__Problem to work on__: Format the data below as a JSON list of strings, with one string for each line and no blank lines.
==== Data for the task ====
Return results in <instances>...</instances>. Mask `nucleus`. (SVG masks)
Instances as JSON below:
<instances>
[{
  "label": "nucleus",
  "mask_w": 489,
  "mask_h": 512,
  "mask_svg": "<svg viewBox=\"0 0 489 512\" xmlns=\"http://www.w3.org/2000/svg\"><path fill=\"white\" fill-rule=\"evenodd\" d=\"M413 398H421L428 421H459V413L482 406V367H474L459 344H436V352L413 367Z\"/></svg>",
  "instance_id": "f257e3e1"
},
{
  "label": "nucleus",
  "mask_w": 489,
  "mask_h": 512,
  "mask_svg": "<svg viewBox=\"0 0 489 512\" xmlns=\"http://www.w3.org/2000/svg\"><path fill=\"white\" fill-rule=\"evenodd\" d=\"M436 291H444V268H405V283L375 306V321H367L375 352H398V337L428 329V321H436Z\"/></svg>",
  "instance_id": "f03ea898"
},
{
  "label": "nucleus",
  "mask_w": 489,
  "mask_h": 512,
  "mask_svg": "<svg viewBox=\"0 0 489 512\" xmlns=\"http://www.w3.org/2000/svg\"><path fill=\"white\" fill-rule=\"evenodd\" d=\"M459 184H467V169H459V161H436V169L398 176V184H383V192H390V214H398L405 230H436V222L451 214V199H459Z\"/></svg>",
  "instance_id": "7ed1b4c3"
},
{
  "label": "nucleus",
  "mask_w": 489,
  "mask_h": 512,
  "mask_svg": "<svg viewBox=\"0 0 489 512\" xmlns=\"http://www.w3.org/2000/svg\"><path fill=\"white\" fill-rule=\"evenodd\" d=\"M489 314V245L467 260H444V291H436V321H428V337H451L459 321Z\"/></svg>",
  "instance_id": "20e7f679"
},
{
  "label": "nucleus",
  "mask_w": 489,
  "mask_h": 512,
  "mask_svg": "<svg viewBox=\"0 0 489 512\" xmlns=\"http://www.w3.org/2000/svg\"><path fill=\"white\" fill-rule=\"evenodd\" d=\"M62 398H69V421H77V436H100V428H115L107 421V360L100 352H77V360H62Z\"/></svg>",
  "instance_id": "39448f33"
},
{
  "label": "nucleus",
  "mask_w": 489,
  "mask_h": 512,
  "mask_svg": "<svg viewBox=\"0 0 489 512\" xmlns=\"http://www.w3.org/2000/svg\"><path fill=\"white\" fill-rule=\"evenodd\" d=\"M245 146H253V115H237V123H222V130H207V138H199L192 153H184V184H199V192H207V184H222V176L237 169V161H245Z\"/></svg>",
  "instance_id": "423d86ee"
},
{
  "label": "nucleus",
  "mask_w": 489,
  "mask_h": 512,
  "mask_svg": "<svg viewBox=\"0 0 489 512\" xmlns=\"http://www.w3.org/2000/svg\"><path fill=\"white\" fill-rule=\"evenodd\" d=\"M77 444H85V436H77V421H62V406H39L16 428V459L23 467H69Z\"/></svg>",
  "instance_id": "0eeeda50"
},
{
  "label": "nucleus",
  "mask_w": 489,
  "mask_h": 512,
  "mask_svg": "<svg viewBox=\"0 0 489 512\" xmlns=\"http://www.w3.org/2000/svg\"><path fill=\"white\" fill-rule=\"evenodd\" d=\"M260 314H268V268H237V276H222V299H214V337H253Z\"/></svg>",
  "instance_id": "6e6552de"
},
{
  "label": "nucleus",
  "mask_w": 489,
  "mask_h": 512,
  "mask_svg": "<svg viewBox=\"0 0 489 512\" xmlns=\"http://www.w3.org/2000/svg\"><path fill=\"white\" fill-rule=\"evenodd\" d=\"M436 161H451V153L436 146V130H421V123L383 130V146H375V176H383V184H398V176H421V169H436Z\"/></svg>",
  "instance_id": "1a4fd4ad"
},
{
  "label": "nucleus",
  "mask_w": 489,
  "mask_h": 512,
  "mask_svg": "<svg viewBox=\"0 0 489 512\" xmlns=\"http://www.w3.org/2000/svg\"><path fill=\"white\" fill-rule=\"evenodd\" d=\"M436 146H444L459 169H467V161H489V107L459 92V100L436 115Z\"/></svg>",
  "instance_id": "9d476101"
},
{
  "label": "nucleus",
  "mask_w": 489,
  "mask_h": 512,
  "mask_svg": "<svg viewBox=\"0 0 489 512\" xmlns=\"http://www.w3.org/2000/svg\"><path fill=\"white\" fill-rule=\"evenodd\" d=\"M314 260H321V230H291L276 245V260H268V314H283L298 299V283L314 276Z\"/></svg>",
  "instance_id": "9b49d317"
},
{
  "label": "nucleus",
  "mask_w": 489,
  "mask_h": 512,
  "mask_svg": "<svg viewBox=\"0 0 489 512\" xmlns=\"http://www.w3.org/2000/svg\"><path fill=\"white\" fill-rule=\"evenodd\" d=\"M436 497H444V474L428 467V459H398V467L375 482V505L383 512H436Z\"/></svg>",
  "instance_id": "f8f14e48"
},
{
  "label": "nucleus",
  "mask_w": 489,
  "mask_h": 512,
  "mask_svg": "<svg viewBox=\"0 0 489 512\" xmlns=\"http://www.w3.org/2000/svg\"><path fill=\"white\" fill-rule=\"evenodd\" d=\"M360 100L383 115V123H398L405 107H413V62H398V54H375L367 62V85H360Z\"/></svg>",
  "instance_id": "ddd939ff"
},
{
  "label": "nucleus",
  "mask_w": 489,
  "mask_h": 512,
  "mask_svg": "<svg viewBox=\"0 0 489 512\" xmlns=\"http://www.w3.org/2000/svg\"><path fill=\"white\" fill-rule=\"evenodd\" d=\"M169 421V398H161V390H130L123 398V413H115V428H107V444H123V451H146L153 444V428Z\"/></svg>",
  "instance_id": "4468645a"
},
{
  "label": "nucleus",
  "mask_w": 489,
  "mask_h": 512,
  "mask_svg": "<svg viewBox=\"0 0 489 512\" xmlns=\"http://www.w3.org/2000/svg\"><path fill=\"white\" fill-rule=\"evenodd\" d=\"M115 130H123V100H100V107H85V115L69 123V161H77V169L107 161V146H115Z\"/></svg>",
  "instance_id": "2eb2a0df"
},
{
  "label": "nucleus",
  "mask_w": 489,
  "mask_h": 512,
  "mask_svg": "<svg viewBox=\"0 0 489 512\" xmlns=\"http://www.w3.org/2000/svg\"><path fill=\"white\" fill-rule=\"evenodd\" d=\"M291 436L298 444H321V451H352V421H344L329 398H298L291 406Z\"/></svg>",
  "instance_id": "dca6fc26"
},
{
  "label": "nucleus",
====
__Problem solution__:
[
  "Return results in <instances>...</instances>. Mask `nucleus`. (SVG masks)",
  "Instances as JSON below:",
  "<instances>",
  "[{",
  "  \"label\": \"nucleus\",",
  "  \"mask_w\": 489,",
  "  \"mask_h\": 512,",
  "  \"mask_svg\": \"<svg viewBox=\\\"0 0 489 512\\\" xmlns=\\\"http://www.w3.org/2000/svg\\\"><path fill=\\\"white\\\" fill-rule=\\\"evenodd\\\" d=\\\"M413 398H421L428 421H459V413L482 406V367H474L459 344H436V352L413 367Z\\\"/></svg>\",",
  "  \"instance_id\": \"f257e3e1\"",
  "},",
  "{",
  "  \"label\": \"nucleus\",",
  "  \"mask_w\": 489,",
  "  \"mask_h\": 512,",
  "  \"mask_svg\": \"<svg viewBox=\\\"0 0 489 512\\\" xmlns=\\\"http://www.w3.org/2000/svg\\\"><path fill=\\\"white\\\" fill-rule=\\\"evenodd\\\" d=\\\"M436 291H444V268H405V283L375 306V321H367L375 352H398V337L428 329V321H436Z\\\"/></svg>\",",
  "  \"instance_id\": \"f03ea898\"",
  "},",
  "{",
  "  \"label\": \"nucleus\",",
  "  \"mask_w\": 489,",
  "  \"mask_h\": 512,",
  "  \"mask_svg\": \"<svg viewBox=\\\"0 0 489 512\\\" xmlns=\\\"http://www.w3.org/2000/svg\\\"><path fill=\\\"white\\\" fill-rule=\\\"evenodd\\\" d=\\\"M459 184H467V169H459V161H436V169L398 176V184H383V192H390V214H398L405 230H436V222L451 214V199H459Z\\\"/></svg>\",",
  "  \"instance_id\": \"7ed1b4c3\"",
  "},",
  "{",
  "  \"label\": \"nucleus\",",
  "  \"mask_w\": 489,",
  "  \"mask_h\": 512,",
  "  \"mask_svg\": \"<svg viewBox=\\\"0 0 489 512\\\" xmlns=\\\"http://www.w3.org/2000/svg\\\"><path fill=\\\"white\\\" fill-rule=\\\"evenodd\\\" d=\\\"M489 314V245L467 260H444V291H436V321H428V337H451L459 321Z\\\"/></svg>\",",
  "  \"instance_id\": \"20e7f679\"",
  "},",
  "{",
  "  \"label\": \"nucleus\",",
  "  \"mask_w\": 489,",
  "  \"mask_h\": 512,",
  "  \"mask_svg\": \"<svg viewBox=\\\"0 0 489 512\\\" xmlns=\\\"http://www.w3.org/2000/svg\\\"><path fill=\\\"white\\\" fill-rule=\\\"evenodd\\\" d=\\\"M62 398H69V421H77V436H100V428H115L107 421V360L100 352H77V360H62Z\\\"/></svg>\",",
  "  \"instance_id\": \"39448f33\"",
  "},",
  "{",
  "  \"label\": \"nucleus\",",
  "  \"mask_w\": 489,",
  "  \"mask_h\": 512,",
  "  \"mask_svg\": \"<svg viewBox=\\\"0 0 489 512\\\" xmlns=\\\"http://www.w3.org/2000/svg\\\"><path fill=\\\"white\\\" fill-rule=\\\"evenodd\\\" d=\\\"M245 146H253V115H237V123H222V130H207V138H199L192 153H184V184H199V192H207V184H222V176L237 169V161H245Z\\\"/></svg>\",",
  "  \"instance_id\": \"423d86ee\"",
  "},",
  "{",
  "  \"label\": \"nucleus\",",
  "  \"mask_w\": 489,",
  "  \"mask_h\": 512,",
  "  \"mask_svg\": \"<svg viewBox=\\\"0 0 489 512\\\" xmlns=\\\"http://www.w3.org/2000/svg\\\"><path fill=\\\"white\\\" fill-rule=\\\"evenodd\\\" d=\\\"M77 444H85V436H77V421H62V406H39L16 428V459L23 467H69Z\\\"/></svg>\",",
  "  \"instance_id\": \"0eeeda50\"",
  "},",
  "{",
  "  \"label\": \"nucleus\",",
  "  \"mask_w\": 489,",
  "  \"mask_h\": 512,",
  "  \"mask_svg\": \"<svg viewBox=\\\"0 0 489 512\\\" xmlns=\\\"http://www.w3.org/2000/svg\\\"><path fill=\\\"white\\\" fill-rule=\\\"evenodd\\\" d=\\\"M260 314H268V268H237V276H222V299H214V337H253Z\\\"/></svg>\",",
  "  \"instance_id\": \"6e6552de\"",
  "},",
  "{",
  "  \"label\": \"nucleus\",",
  "  \"mask_w\": 489,",
  "  \"mask_h\": 512,",
  "  \"mask_svg\": \"<svg viewBox=\\\"0 0 489 512\\\" xmlns=\\\"http://www.w3.org/2000/svg\\\"><path fill=\\\"white\\\" fill-rule=\\\"evenodd\\\" d=\\\"M436 161H451V153L436 146V130H421V123L383 130V146H375V176H383V184H398V176H421V169H436Z\\\"/></svg>\",",
  "  \"instance_id\": \"1a4fd4ad\"",
  "},",
  "{",
  "  \"label\": \"nucleus\",",
  "  \"mask_w\": 489,",
  "  \"mask_h\": 512,",
  "  \"mask_svg\": \"<svg viewBox=\\\"0 0 489 512\\\" xmlns=\\\"http://www.w3.org/2000/svg\\\"><path fill=\\\"white\\\" fill-rule=\\\"evenodd\\\" d=\\\"M436 146H444L459 169H467V161H489V107L459 92V100L436 115Z\\\"/></svg>\",",
  "  \"instance_id\": \"9d476101\"",
  "},",
  "{",
  "  \"label\": \"nucleus\",",
  "  \"mask_w\": 489,",
  "  \"mask_h\": 512,",
  "  \"mask_svg\": \"<svg viewBox=\\\"0 0 489 512\\\" xmlns=\\\"http://www.w3.org/2000/svg\\\"><path fill=\\\"white\\\" fill-rule=\\\"evenodd\\\" d=\\\"M314 260H321V230H291L276 245V260H268V314H283L298 299V283L314 276Z\\\"/></svg>\",",
  "  \"instance_id\": \"9b49d317\"",
  "},",
  "{",
  "  \"label\": \"nucleus\",",
  "  \"mask_w\": 489,",
  "  \"mask_h\": 512,",
  "  \"mask_svg\": \"<svg viewBox=\\\"0 0 489 512\\\" xmlns=\\\"http://www.w3.org/2000/svg\\\"><path fill=\\\"white\\\" fill-rule=\\\"evenodd\\\" d=\\\"M436 497H444V474L428 467V459H398V467L375 482V505L383 512H436Z\\\"/></svg>\",",
  "  \"instance_id\": \"f8f14e48\"",
  "},",
  "{",
  "  \"label\": \"nucleus\",",
  "  \"mask_w\": 489,",
  "  \"mask_h\": 512,",
  "  \"mask_svg\": \"<svg viewBox=\\\"0 0 489 512\\\" xmlns=\\\"http://www.w3.org/2000/svg\\\"><path fill=\\\"white\\\" fill-rule=\\\"evenodd\\\" d=\\\"M360 100L383 115V123H398L405 107H413V62H398V54H375L367 62V85H360Z\\\"/></svg>\",",
  "  \"instance_id\": \"ddd939ff\"",
  "},",
  "{",
  "  \"label\": \"nucleus\",",
  "  \"mask_w\": 489,",
  "  \"mask_h\": 512,",
  "  \"mask_svg\": \"<svg viewBox=\\\"0 0 489 512\\\" xmlns=\\\"http://www.w3.org/2000/svg\\\"><path fill=\\\"white\\\" fill-rule=\\\"evenodd\\\" d=\\\"M169 421V398H161V390H130L123 398V413H115V428H107V444H123V451H146L153 444V428Z\\\"/></svg>\",",
  "  \"instance_id\": \"4468645a\"",
  "},",
  "{",
  "  \"label\": \"nucleus\",",
  "  \"mask_w\": 489,",
  "  \"mask_h\": 512,",
  "  \"mask_svg\": \"<svg viewBox=\\\"0 0 489 512\\\" xmlns=\\\"http://www.w3.org/2000/svg\\\"><path fill=\\\"white\\\" fill-rule=\\\"evenodd\\\" d=\\\"M115 130H123V100H100V107H85V115L69 123V161H77V169L107 161V146H115Z\\\"/></svg>\",",
  "  \"instance_id\": \"2eb2a0df\"",
  "},",
  "{",
  "  \"label\": \"nucleus\",",
  "  \"mask_w\": 489,",
  "  \"mask_h\": 512,",
  "  \"mask_svg\": \"<svg viewBox=\\\"0 0 489 512\\\" xmlns=\\\"http://www.w3.org/2000/svg\\\"><path fill=\\\"white\\\" fill-rule=\\\"evenodd\\\" d=\\\"M291 436L298 444H321V451H352V421H344L329 398H298L291 406Z\\\"/></svg>\",",
  "  \"instance_id\": \"dca6fc26\"",
  "},",
  "{",
  "  \"label\": \"nucleus\","
]